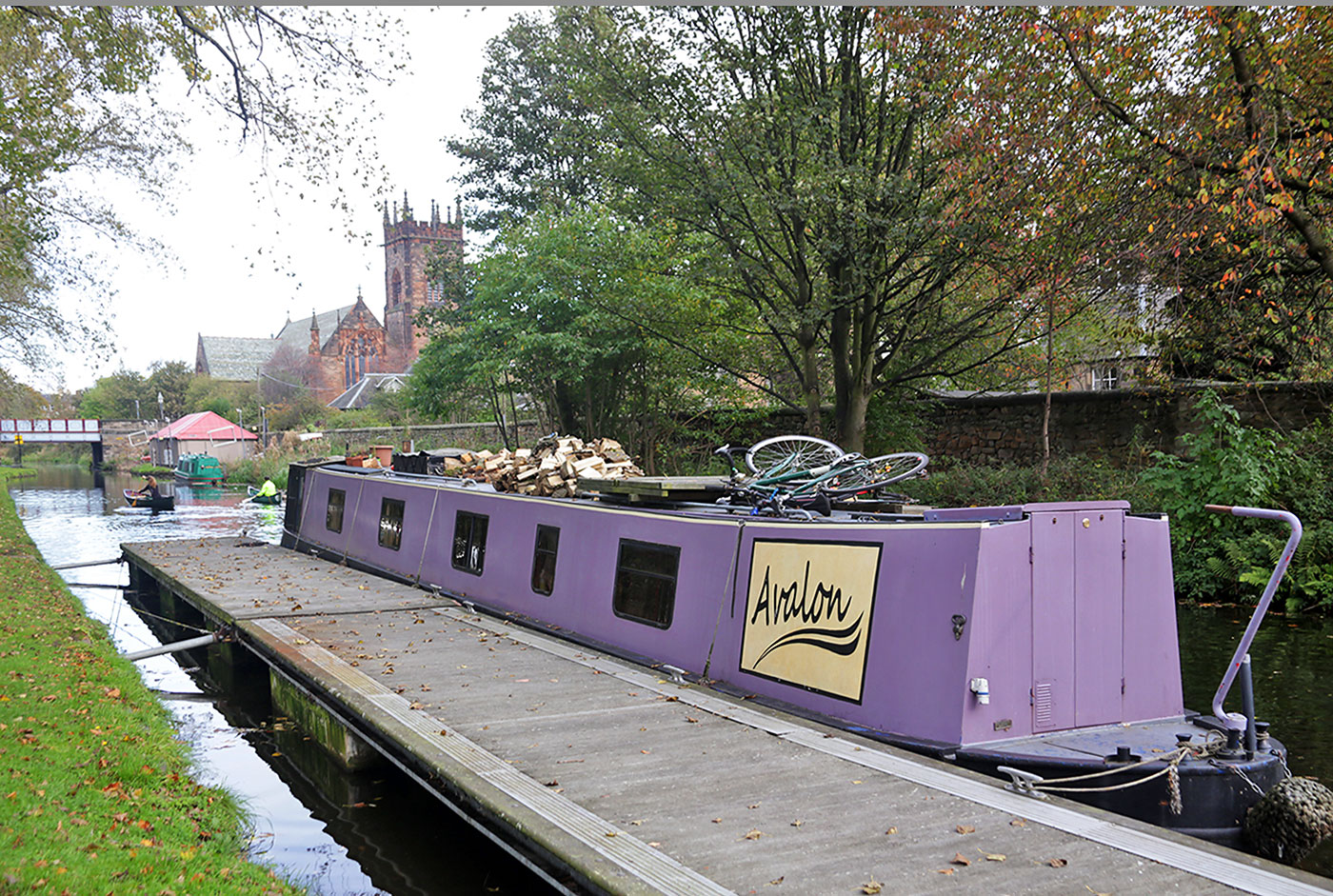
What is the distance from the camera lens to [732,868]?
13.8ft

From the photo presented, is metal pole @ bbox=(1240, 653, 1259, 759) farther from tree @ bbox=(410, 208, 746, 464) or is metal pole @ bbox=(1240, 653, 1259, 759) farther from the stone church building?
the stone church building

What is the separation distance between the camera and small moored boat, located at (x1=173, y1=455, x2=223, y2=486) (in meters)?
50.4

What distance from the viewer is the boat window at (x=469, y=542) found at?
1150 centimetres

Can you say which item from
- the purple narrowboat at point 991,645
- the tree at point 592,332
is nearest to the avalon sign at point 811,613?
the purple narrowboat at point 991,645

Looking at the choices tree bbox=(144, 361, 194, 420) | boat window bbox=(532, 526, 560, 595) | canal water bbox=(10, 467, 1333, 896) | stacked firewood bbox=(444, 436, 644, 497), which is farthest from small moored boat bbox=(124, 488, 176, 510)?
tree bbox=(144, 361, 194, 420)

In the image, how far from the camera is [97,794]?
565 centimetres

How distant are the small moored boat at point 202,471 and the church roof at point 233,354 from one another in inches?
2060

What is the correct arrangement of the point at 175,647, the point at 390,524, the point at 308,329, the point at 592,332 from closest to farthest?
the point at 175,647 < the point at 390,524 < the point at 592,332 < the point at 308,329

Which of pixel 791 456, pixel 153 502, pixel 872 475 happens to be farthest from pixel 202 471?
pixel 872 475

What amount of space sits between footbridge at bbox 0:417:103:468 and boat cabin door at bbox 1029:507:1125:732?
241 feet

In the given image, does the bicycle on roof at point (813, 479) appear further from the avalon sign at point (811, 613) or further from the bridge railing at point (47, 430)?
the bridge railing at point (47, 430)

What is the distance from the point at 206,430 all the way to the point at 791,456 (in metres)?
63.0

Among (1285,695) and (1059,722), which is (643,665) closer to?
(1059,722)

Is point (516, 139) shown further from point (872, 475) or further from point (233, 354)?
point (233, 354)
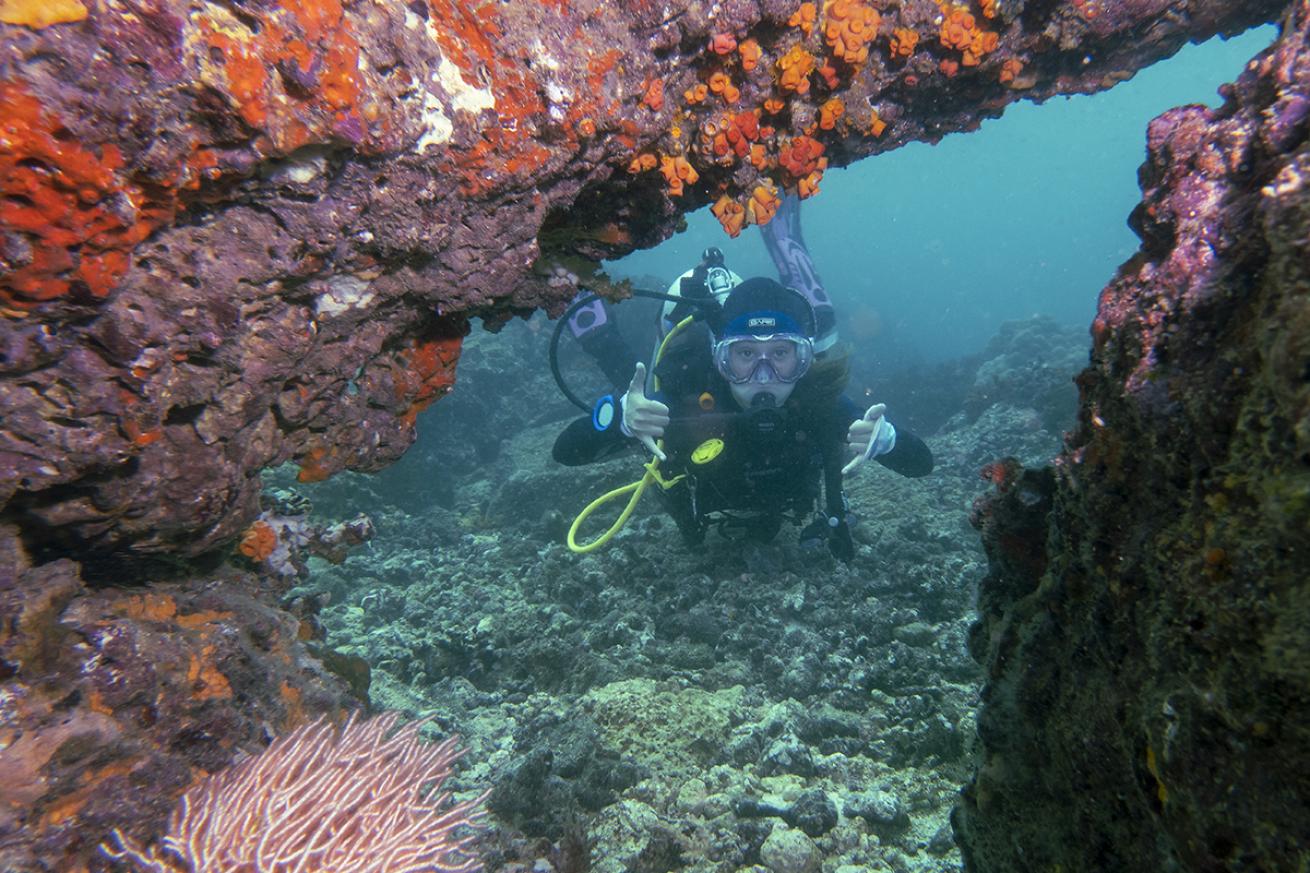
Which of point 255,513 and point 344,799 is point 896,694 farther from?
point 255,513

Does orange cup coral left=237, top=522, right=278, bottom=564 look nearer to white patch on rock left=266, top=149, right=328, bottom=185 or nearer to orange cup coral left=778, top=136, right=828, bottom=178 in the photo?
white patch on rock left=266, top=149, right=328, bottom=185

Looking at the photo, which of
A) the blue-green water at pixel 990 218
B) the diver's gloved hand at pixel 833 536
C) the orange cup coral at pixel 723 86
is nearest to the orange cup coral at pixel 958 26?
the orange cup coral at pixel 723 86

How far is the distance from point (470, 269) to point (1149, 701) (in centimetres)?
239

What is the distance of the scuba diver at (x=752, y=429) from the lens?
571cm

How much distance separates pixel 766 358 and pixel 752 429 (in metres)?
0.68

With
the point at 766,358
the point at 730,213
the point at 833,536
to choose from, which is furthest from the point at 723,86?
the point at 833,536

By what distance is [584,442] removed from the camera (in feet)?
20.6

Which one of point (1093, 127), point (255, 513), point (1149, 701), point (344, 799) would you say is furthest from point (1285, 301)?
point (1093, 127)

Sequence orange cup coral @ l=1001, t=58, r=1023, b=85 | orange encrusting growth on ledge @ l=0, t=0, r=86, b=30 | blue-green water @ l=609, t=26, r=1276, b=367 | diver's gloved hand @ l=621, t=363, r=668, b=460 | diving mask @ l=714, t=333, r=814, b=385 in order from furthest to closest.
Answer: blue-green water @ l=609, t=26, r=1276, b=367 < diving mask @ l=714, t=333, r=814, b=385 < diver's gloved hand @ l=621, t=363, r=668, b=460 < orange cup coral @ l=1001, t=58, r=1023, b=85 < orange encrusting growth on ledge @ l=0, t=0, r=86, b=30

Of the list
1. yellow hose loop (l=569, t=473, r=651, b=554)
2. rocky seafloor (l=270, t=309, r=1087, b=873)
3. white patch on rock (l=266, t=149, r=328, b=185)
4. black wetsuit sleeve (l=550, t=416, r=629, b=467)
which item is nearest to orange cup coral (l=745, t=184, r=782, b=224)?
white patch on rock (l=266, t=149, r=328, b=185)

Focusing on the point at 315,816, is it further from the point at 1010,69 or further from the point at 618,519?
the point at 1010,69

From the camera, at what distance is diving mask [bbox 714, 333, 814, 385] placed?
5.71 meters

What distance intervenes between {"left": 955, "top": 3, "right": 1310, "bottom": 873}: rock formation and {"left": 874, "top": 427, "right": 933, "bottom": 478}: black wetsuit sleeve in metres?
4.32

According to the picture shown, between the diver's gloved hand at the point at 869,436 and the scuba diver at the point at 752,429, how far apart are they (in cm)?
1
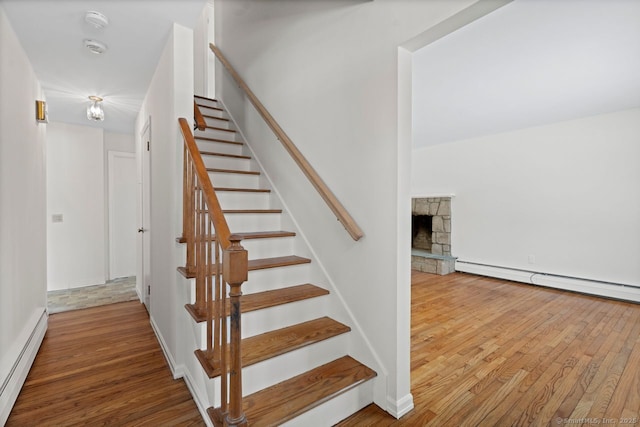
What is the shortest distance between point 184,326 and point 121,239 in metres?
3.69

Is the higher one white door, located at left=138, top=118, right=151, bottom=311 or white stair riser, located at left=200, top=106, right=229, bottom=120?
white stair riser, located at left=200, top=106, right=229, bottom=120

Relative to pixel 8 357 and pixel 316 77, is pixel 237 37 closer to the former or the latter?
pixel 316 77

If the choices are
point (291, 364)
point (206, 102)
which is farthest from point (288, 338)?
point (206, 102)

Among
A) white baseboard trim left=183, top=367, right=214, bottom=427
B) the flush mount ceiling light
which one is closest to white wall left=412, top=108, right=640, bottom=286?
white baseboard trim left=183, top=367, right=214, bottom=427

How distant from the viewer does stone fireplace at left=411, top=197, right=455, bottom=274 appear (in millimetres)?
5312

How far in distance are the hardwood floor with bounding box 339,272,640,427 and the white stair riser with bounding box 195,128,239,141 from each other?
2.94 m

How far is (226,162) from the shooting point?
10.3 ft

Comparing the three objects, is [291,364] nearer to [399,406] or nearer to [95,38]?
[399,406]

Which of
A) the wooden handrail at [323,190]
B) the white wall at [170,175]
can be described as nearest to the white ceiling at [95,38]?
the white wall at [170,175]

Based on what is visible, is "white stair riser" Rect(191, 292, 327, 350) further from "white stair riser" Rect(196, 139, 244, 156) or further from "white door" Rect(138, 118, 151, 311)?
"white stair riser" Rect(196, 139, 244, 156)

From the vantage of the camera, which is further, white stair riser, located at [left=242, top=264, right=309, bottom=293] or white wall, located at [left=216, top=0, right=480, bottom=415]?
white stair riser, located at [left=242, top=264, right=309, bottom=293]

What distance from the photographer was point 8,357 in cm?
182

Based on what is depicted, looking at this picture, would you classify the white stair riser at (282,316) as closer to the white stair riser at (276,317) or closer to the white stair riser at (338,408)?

——————

> **What needs to be done**
Rewrite the records starting at the beginning and ending with the line that contains "1150 centimetres", changing "metal pole" to "steel pole" and leaving everything else the same. Omit the pictures from your answer.

> **Written reply**
What is the distance from the camera lens to [732,868]?
13.8ft

From the photo presented, is steel pole @ bbox=(1240, 653, 1259, 759) farther from tree @ bbox=(410, 208, 746, 464) or is steel pole @ bbox=(1240, 653, 1259, 759) farther from the stone church building?
the stone church building

What is the separation distance between the camera and small moored boat, located at (x1=173, y1=455, x2=223, y2=486) (in meters)?
50.4

What distance from the viewer is the boat window at (x=469, y=542) found at?
1150 centimetres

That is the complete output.